Afrique

RDC: 19 morts dans des affrontements entre forces de sécurité et sécessionnistes à Lubumbashi (Officiel)

Nadia Chahed   | 26.09.2020
RDC: 19 morts dans des affrontements entre forces de sécurité et sécessionnistes à Lubumbashi (Officiel) Photo d'archives

Kinshasa

AA / Kinshasa / Pascal Mulegwa

Deux policiers ont été « décapités », un soldat et 16 assaillants sécessionnistes tués par balle lors des affrontements qui ont éclaté à l’aube entre forces de sécurité et miliciens après l’attaque de la ville de Lubumbashi, dans l’extrême sud-est de la République démocratique du Congo (RDC) par "près de 300" combattants sécessionnistes, ont annoncé samedi les autorités, faisant état d’un retour au calme.

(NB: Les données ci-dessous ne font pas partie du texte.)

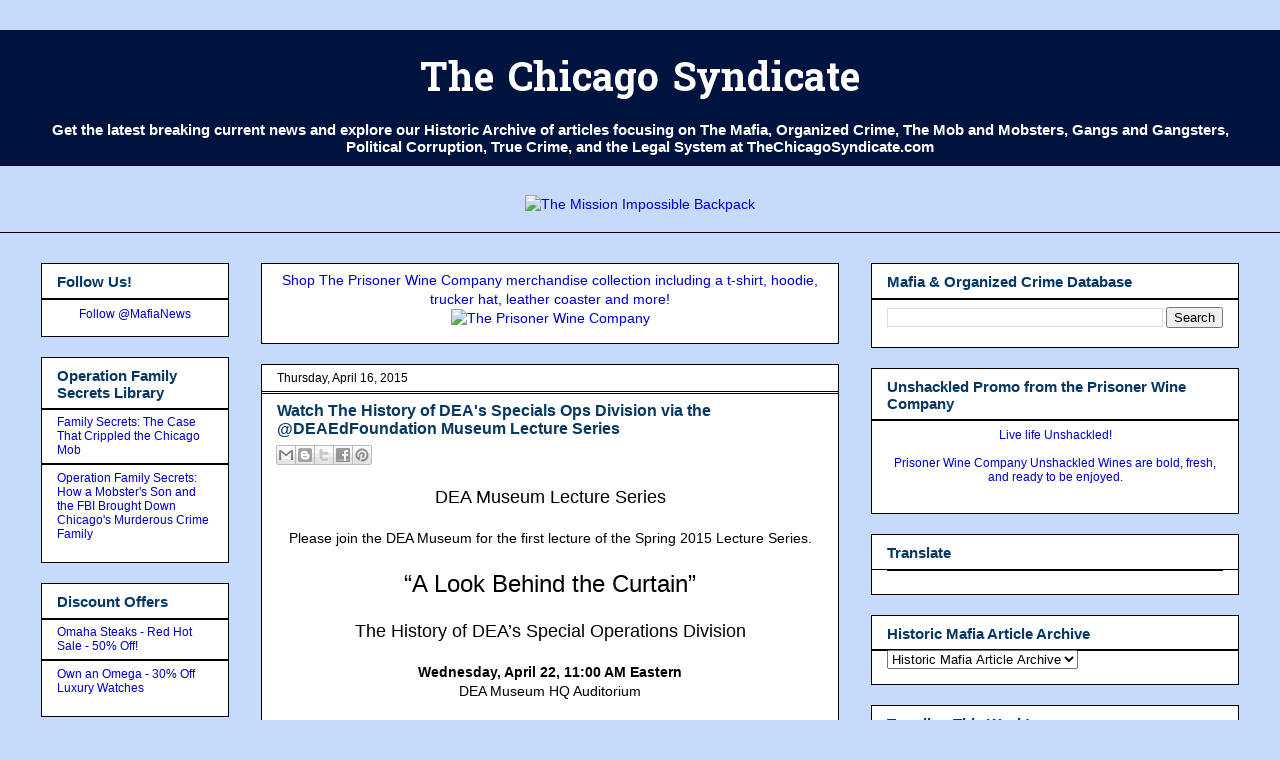

--- FILE ---
content_type: text/javascript; charset=UTF-8
request_url: https://www.thechicagosyndicate.com/2015/04/watch-history-of-deas-specials-ops.html?m=0&action=getFeed&widgetId=Feed1&widgetType=Feed&responseType=js&xssi_token=AOuZoY6Cxdgx8C4gl1iCEjKcnhbo8gid7g%3A1768609266409
body_size: 380
content:
try {
_WidgetManager._HandleControllerResult('Feed1', 'getFeed',{'status': 'ok', 'feed': {'entries': [{'title': 'Mafia Marriage: My Story', 'link': 'http://rover.ebay.com/rover/1/711-53200-19255-0/1?ff3\x3d2\x26toolid\x3d10039\x26campid\x3d5337597944\x26item\x3d293717436936\x26vectorid\x3d229466\x26lgeo\x3d1', 'publishedDate': '2020-09-02T03:43:00.000-07:00', 'author': ''}, {'title': 'The First Family: Terror, Extortion, Revenge, Murder and The Birth of the \nAmeri', 'link': 'http://rover.ebay.com/rover/1/711-53200-19255-0/1?ff3\x3d2\x26toolid\x3d10039\x26campid\x3d5337597944\x26item\x3d293729471555\x26vectorid\x3d229466\x26lgeo\x3d1', 'publishedDate': '2020-09-10T09:41:55.000-07:00', 'author': ''}, {'title': 'The Ice Man : Confessions of a Mafia Contract Killer by Philip Carlo', 'link': 'http://rover.ebay.com/rover/1/711-53200-19255-0/1?ff3\x3d2\x26toolid\x3d10039\x26campid\x3d5337597944\x26item\x3d373086766059\x26vectorid\x3d229466\x26lgeo\x3d1', 'publishedDate': '2020-06-17T14:01:00.000-07:00', 'author': ''}, {'title': 'My FBI: Bringing Down the Mafia, Investigating Bill Clinton, and Fighting \nthe W', 'link': 'http://rover.ebay.com/rover/1/711-53200-19255-0/1?ff3\x3d2\x26toolid\x3d10039\x26campid\x3d5337597944\x26item\x3d124338222431\x26vectorid\x3d229466\x26lgeo\x3d1', 'publishedDate': '2020-09-14T17:09:30.000-07:00', 'author': ''}, {'title': 'Mafia Cop : The Story of an Honest Cop Whose Family Was the Mob', 'link': 'http://rover.ebay.com/rover/1/711-53200-19255-0/1?ff3\x3d2\x26toolid\x3d10039\x26campid\x3d5337597944\x26item\x3d193522995404\x26vectorid\x3d229466\x26lgeo\x3d1', 'publishedDate': '2020-06-17T11:21:55.000-07:00', 'author': ''}], 'title': ''}});
} catch (e) {
  if (typeof log != 'undefined') {
    log('HandleControllerResult failed: ' + e);
  }
}
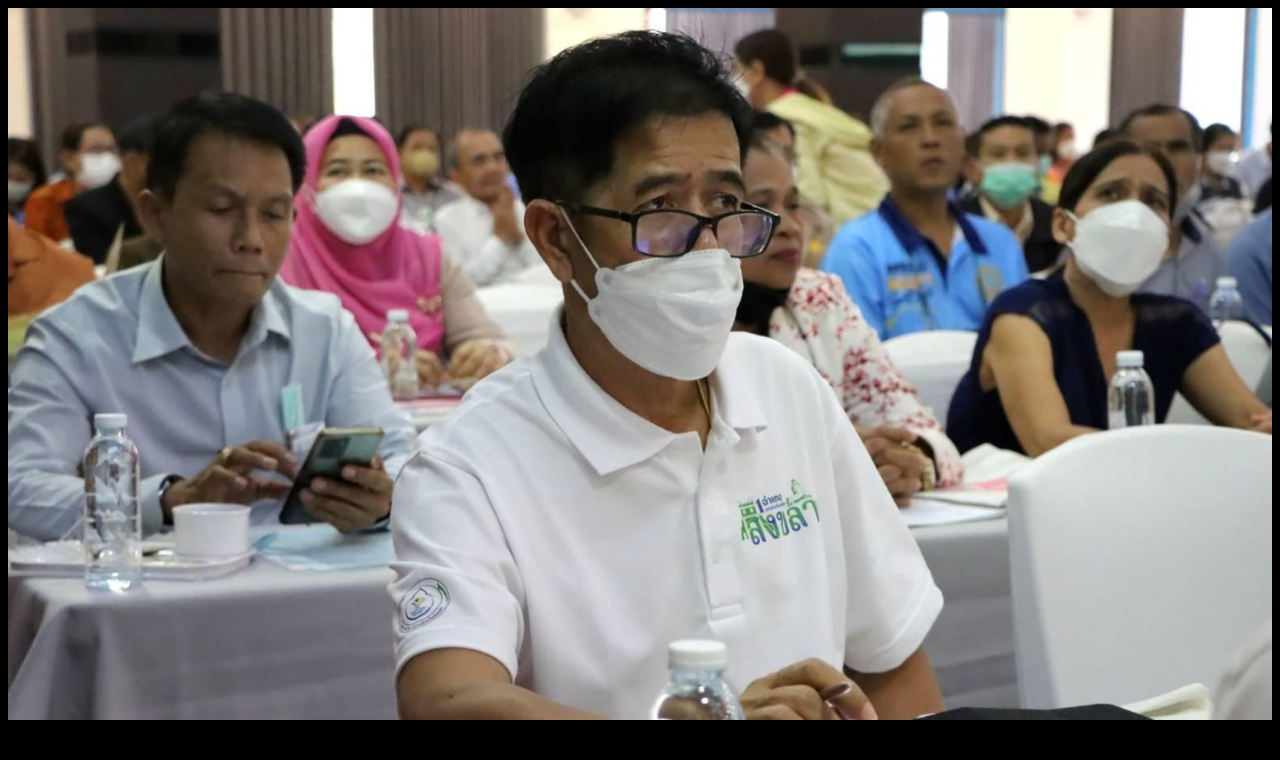

--- FILE ---
content_type: text/html; charset=UTF-8
request_url: https://gallery.songkhlapao.go.th/photo/view/94765
body_size: 101
content:
	<body bgcolor="#000">
	<img src="/pict/94765/1" style="max-width:100%;"/>
	</body>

L'assaut contre la ville a commencé vendredi vers 14h00 GMT par l’attaque contre la prison de Kassapa où des prisonniers ont profité pour brûler le bâtiment administratif pénitencier, une cellule et un bloc sans pour autant s’évader, a indiqué dans un compte-rendu officiel, le ministre du Haut-Katanga, Fulbert Kunda, affirmant qu’il y a eu des morts sans donner de bilan.

Vers 23h00 (21h00 GMT), les miliciens du Mouvement des Indépendantistes Révolutionnaires Africains (MIRA) ont investi la ville avec l’objectif de prendre le contrôle notamment de la prison de Kassapa, la radiotélévision publique, le gouvernorat, affirme-t-il, faisant état d'un bilan de 19 morts dont trois parmi les membres des forces de sécurité et 16 dans les rangs des assaillants.

Treize assaillants ont, en outre, été capturés, des armes, flèches et machettes récupérés, selon la même source.

Le Mouvement des Indépendantistes Révolutionnaires Africains milite pour la sécession de la riche province minière de l’ex-Katanga où notamment le cuivre et le cobalt sont exploitées par des multinationales et des compagnies étrangères.

En 2015, ces miliciens avaient hissé le drapeau de la « République du Katanga » à Lubumbashi avant de se retrancher dans une base de la mission de l’ONU en RDC (Monusco).

Leurs attaques sont récurrentes et souvent repoussées par les forces de sécurité gouvernementales. En Avril dernier, ils avaient attaqué la ville de Lubumbashi et deux autres villes.

Les assaillants étaient parvenus à exfiltrer leur leader, Gédéon Kyungu Mutanga, d’une résidence où il était assigné par les autorités depuis sa reddition en 2016.

Il s’était évadé de prison en 2011, deux ans après avoir été reconnu coupable de crimes contre l’humanité et condamné à mort.

Selon les Nations Unies et l’ONG américaine Human Rights Watch (HRW), Gédéon Kyungu, opérait dans le « Triangle de la mort » une zone redoutée entre 2002 et 2006.

Ses miliciens y avaient commis des crimes graves, tout en luttant contre les troupes gouvernementales. Des centaines de civils ont été tués et quelque 150 000 autres ont été contraints de fuir leurs habitations. Sa milice était réputée pour des tortures à mort à ses victimes sur la place publique avant de se livrer à des actes de cannibalisme.